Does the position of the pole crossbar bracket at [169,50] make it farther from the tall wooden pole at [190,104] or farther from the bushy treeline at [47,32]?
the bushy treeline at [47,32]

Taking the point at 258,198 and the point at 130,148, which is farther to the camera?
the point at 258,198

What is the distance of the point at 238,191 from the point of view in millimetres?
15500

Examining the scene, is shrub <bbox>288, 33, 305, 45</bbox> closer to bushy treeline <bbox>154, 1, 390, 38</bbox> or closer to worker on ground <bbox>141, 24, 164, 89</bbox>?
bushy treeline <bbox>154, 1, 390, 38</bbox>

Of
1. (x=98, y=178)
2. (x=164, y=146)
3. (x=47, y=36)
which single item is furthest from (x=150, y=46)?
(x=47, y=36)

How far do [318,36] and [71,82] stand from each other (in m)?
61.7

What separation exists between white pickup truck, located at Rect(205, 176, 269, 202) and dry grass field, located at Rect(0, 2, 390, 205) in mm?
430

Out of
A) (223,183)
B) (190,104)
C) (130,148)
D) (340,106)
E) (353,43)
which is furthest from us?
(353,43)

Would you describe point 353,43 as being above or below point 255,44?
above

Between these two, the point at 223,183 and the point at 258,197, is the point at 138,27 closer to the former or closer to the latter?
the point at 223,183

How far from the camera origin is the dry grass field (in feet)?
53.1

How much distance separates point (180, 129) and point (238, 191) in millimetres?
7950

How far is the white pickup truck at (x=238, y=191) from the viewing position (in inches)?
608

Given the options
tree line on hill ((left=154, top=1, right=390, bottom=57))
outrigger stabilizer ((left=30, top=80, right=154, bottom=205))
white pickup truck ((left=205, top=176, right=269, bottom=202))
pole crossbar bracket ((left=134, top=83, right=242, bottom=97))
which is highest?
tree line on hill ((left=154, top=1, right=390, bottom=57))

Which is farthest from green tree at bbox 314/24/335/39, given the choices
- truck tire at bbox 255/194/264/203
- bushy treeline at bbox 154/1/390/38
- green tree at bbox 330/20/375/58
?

+ + + + + + +

Directions ▸
Copy out all of the rows above word for word, keeping every line and number unchanged.

Result of this exercise ▸
Does the position of the pole crossbar bracket at [169,50] make it farther from the tall wooden pole at [190,104] or farther from the bushy treeline at [47,32]?
the bushy treeline at [47,32]

Taking the point at 258,198 and the point at 130,148, which is farther to the camera?
the point at 258,198

What is the distance of the point at 238,191 from the point of view in millimetres?
15500

Examining the scene, is shrub <bbox>288, 33, 305, 45</bbox> closer to bushy treeline <bbox>154, 1, 390, 38</bbox> or closer to worker on ground <bbox>141, 24, 164, 89</bbox>?
bushy treeline <bbox>154, 1, 390, 38</bbox>

Of
1. (x=98, y=178)
2. (x=164, y=146)
3. (x=47, y=36)
which single item is furthest from (x=150, y=46)?
(x=47, y=36)

How far do [318,36] and [71,82] stand from each other (in m)?
61.7

What separation exists between white pickup truck, located at Rect(205, 176, 269, 202) and dry grass field, located at Rect(0, 2, 390, 205) in mm?
430

Out of
A) (223,183)
B) (190,104)
C) (130,148)
D) (340,106)
E) (353,43)
which is furthest from us?
(353,43)

Would you describe point 353,43 as being above or below point 255,44?
above

Between these two, the point at 223,183 and the point at 258,197, is the point at 138,27 closer to the former or closer to the latter?
the point at 223,183

How far from the camera origin is the dry grass field (in feet)?
53.1

How much distance separates point (180, 129) and point (238, 191) in millimetres?
7950

How far is the white pickup truck at (x=238, y=191) from the viewing position (in inches)?
608

Given the options
tree line on hill ((left=154, top=1, right=390, bottom=57))
outrigger stabilizer ((left=30, top=80, right=154, bottom=205))
white pickup truck ((left=205, top=176, right=269, bottom=202))
pole crossbar bracket ((left=134, top=83, right=242, bottom=97))
which is highest?
tree line on hill ((left=154, top=1, right=390, bottom=57))

Which is farthest from green tree at bbox 314/24/335/39, given the choices
- truck tire at bbox 255/194/264/203
- bushy treeline at bbox 154/1/390/38
- green tree at bbox 330/20/375/58
?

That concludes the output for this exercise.